If you are using the EM algorithm, the chances are your data is quite complex - particularly you might have a large number of variables to consider. The issue with having a wide parameter space is that the EM algorithm suffers from getting caught in local minima. Here we detail how to avoid getting caught in such scenarios.

For this example we use a simulated dataset, ‘sim.3’, which is generated from two competing parameter spaces, and consists of 10 covariates and 1 output, with the added challenge of having an ‘exposure’.

The ‘small.em’ command has three key parameters in addition to the em.glm command: * ‘sample.size’ - set the number of observations to sample from ‘x’, ‘y’, and ‘weights’. * ‘repeats’ - set the number of random starts to perform. * ‘maxiter’ - set the maximum number of iterations to perform on each repeat.

Increasing either of these arguments will increase the time required to warm up the algorithm, but gives a better chance of finding the optimal state - we leave it to the reader to find their own heuristics.

In practice - the general approach is:

```
library(emax.glm)
warm_up <- small.em(
x = sim.3$x, y = sim.3$y,
K = 2, b.init = "random",
weight = sim.3$exposure, sample.size = 1000,
repeats = 30, maxiter = 5
)
df <- summary(warm_up)
kable(head(df))
```

index | logLike | bic |
---|---|---|

1 | -2304008 | 4608044 |

2 | -2077271 | 4154570 |

3 | -2092235 | 4184498 |

4 | -2195087 | 4390202 |

5 | -2247419 | 4494866 |

6 | -2124773 | 4249573 |

to produce multiple trials.

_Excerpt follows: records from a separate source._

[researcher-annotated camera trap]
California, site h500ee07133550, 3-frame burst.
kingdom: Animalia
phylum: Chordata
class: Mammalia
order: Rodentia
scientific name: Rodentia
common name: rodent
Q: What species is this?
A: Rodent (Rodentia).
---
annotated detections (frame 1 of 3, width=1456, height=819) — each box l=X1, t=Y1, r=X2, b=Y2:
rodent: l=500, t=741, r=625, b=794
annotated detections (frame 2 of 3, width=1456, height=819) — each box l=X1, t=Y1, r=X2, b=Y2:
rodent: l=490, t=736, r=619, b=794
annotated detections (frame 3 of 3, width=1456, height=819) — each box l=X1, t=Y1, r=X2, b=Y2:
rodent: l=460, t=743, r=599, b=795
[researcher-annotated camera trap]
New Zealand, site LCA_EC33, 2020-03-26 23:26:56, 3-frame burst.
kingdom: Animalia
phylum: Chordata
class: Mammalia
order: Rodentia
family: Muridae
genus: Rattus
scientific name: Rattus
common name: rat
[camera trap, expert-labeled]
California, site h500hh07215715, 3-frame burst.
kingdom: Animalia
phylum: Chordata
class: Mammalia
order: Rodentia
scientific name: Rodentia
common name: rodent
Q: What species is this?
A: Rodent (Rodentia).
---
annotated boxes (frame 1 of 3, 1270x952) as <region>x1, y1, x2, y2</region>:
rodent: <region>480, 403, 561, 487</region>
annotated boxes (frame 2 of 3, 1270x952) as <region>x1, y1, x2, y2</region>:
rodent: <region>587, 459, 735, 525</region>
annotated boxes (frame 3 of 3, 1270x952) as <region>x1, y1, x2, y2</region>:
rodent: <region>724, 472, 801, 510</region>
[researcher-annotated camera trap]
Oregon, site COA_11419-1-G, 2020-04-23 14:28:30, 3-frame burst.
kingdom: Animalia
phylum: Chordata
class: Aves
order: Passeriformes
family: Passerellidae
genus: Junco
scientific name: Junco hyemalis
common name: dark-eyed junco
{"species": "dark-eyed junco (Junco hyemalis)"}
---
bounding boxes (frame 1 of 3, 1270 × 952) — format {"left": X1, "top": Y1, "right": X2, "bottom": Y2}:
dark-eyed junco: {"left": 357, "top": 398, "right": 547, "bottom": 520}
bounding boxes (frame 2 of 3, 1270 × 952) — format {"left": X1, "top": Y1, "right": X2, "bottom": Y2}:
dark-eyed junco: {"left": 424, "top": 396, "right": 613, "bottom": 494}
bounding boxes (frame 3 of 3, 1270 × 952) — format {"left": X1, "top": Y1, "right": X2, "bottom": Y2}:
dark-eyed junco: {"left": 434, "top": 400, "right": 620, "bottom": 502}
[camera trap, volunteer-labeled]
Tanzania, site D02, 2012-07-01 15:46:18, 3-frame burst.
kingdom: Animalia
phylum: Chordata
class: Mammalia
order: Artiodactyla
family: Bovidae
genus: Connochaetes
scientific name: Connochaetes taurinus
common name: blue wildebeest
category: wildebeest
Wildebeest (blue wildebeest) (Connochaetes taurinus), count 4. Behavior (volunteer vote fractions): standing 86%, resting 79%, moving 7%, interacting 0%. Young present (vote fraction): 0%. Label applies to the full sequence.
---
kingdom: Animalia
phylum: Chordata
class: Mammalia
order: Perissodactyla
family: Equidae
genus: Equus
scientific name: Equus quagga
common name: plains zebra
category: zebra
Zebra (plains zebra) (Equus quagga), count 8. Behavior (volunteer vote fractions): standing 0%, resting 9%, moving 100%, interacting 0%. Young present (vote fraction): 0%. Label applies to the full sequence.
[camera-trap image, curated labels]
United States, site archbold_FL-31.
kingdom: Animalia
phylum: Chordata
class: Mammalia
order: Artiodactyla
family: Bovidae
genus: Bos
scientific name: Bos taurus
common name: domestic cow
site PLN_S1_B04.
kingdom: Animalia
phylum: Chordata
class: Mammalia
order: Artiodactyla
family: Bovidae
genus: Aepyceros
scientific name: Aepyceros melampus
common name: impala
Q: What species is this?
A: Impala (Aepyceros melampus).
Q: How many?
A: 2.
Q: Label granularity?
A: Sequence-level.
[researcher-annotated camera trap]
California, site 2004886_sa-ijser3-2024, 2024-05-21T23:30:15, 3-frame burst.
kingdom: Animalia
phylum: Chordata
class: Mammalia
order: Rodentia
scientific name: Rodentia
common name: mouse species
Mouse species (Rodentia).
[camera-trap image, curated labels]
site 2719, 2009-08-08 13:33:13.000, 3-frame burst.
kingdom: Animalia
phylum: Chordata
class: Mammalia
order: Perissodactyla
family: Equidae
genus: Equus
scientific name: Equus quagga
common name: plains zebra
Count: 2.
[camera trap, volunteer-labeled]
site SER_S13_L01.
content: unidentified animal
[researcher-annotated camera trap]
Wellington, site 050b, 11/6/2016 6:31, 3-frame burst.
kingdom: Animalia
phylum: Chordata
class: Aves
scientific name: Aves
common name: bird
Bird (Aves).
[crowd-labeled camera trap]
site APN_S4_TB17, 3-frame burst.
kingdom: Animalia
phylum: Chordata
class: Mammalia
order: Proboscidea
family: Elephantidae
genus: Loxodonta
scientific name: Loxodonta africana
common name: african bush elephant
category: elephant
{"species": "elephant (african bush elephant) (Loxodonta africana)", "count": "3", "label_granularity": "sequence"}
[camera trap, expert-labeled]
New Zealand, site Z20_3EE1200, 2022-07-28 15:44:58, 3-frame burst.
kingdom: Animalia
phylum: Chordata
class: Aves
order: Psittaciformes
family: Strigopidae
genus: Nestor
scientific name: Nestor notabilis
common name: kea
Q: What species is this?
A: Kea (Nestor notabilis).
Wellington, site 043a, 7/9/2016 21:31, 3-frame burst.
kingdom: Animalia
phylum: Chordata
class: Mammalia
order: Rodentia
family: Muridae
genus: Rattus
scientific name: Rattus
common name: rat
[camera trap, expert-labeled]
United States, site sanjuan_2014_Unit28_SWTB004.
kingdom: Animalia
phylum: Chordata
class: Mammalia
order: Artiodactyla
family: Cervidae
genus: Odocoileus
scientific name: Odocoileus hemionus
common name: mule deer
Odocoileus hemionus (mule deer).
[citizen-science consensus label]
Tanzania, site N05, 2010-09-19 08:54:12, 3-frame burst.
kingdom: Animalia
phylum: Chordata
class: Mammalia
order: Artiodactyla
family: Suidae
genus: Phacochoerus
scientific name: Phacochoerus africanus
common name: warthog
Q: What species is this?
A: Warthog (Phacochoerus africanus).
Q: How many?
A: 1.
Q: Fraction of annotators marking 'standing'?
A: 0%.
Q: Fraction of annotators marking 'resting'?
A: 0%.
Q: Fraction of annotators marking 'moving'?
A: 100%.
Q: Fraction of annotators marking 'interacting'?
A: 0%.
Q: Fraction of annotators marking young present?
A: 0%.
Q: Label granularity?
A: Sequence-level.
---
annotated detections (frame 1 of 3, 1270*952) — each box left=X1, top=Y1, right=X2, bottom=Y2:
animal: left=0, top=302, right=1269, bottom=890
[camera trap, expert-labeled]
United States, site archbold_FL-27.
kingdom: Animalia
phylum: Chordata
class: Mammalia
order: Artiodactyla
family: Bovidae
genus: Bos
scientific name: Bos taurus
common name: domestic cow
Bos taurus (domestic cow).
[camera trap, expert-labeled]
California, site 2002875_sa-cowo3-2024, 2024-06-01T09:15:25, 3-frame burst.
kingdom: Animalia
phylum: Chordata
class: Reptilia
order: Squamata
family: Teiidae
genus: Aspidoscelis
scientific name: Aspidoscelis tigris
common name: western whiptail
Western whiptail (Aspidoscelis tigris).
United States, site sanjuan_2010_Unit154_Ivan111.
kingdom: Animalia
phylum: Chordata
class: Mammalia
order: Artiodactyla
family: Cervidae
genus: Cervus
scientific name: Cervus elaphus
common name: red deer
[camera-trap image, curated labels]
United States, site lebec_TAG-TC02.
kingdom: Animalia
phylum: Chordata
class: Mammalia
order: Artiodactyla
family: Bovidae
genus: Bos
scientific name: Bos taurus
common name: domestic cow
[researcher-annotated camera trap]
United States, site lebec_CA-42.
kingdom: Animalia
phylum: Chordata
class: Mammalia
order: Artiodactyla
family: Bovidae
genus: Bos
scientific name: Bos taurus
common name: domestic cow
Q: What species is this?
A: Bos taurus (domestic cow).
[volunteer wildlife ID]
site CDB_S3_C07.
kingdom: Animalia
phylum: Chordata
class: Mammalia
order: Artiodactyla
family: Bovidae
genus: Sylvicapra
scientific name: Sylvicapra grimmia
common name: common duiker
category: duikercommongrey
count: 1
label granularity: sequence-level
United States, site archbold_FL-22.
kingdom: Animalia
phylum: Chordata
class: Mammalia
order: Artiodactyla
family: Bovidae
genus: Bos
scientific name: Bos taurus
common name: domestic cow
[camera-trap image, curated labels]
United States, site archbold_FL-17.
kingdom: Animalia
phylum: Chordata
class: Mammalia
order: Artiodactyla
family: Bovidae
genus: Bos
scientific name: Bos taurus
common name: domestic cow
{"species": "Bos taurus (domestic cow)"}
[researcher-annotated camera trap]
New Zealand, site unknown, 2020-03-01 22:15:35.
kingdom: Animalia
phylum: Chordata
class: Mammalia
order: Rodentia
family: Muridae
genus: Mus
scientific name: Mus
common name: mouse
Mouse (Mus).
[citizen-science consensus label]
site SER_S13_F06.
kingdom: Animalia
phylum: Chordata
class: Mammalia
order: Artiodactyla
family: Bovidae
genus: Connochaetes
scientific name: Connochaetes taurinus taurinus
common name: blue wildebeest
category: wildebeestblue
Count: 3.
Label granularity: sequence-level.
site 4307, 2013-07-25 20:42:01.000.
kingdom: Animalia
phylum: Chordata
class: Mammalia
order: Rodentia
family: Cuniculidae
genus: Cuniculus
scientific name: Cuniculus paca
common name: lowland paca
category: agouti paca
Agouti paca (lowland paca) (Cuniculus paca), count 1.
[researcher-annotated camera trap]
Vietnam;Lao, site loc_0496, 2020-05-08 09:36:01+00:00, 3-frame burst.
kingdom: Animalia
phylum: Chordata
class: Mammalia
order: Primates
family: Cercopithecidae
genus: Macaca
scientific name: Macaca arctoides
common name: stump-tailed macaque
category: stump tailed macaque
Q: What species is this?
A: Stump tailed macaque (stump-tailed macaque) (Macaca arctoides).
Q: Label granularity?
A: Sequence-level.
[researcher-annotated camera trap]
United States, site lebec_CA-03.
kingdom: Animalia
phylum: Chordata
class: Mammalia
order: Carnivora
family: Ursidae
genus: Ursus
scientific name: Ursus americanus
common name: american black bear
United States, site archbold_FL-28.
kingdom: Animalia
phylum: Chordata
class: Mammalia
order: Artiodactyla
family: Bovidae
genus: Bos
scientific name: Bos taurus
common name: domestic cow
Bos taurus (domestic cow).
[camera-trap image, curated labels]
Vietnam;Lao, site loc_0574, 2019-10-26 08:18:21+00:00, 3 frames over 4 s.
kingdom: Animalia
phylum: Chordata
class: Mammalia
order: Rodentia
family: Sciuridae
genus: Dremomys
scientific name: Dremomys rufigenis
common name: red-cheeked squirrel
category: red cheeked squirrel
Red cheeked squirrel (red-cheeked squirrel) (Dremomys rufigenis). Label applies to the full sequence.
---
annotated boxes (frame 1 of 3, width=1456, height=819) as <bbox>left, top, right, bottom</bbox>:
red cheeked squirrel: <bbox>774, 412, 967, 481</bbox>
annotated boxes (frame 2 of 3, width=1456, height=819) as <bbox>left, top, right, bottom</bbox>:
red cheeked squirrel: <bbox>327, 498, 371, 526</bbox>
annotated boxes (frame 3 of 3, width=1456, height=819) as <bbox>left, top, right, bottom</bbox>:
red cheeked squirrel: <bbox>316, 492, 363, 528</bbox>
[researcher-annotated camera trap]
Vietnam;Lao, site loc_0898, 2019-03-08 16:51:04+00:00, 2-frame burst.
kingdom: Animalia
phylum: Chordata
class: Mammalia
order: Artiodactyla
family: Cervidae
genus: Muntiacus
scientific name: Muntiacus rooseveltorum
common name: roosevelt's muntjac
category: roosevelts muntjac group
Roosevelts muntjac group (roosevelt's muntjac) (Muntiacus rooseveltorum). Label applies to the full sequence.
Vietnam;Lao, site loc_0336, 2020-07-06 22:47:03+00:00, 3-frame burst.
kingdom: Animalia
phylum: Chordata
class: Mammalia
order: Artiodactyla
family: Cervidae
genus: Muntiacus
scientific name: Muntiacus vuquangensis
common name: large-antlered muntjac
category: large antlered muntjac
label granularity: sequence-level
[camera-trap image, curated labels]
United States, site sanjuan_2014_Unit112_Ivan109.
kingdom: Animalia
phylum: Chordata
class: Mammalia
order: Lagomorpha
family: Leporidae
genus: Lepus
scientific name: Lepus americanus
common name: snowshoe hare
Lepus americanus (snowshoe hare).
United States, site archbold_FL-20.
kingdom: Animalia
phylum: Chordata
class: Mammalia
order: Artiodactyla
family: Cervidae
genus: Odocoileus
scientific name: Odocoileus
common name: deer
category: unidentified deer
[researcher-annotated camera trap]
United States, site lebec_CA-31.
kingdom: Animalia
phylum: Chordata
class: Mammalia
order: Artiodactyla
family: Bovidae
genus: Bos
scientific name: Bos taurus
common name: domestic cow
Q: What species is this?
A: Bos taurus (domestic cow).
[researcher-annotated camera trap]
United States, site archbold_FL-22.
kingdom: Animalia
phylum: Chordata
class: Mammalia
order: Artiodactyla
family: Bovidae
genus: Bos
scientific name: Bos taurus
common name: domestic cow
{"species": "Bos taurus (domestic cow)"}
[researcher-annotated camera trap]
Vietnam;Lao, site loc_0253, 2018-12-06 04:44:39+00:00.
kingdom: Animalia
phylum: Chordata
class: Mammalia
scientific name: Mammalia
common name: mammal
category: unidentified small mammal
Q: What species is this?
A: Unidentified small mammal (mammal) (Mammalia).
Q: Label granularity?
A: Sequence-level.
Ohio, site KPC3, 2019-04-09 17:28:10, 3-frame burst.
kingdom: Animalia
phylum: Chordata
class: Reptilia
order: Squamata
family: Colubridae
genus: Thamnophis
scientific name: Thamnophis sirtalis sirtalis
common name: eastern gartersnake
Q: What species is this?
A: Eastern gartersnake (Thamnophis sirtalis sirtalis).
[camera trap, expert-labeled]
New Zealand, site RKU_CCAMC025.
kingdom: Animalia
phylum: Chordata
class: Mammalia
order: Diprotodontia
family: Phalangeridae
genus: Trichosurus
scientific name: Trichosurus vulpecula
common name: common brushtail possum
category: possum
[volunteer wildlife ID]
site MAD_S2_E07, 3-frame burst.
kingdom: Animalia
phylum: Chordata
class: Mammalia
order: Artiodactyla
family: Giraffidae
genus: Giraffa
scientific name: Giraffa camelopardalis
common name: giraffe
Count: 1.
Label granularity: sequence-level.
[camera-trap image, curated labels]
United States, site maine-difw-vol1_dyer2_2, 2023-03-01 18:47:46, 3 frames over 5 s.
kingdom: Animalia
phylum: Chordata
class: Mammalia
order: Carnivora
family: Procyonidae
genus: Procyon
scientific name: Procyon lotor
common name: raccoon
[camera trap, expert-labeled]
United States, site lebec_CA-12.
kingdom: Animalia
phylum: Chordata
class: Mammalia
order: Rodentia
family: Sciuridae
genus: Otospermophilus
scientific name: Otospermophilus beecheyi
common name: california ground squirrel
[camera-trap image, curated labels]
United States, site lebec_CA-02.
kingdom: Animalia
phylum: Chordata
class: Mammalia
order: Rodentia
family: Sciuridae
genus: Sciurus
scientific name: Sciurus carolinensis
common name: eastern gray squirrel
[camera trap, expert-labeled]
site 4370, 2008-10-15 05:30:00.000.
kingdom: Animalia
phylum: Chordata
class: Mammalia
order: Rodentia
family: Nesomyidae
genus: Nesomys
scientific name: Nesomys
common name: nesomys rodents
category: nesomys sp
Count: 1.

We can see how BIC varies with the trial by plotting:

For quality of life, we use ‘select_best’ to choose the optimal starting condition and can then pass this to the ‘em.glm’ algorithm to continue the optimization.

```
params <- select_best(warm_up)
em <- em.glm(
x = sim.3$x, y = sim.3$y,
K = 2, b.init = params,
weight = sim.3$exposure
)
```

and compare predicted (lines) and known (scatter) values:

Resulting in reclaiming the original values.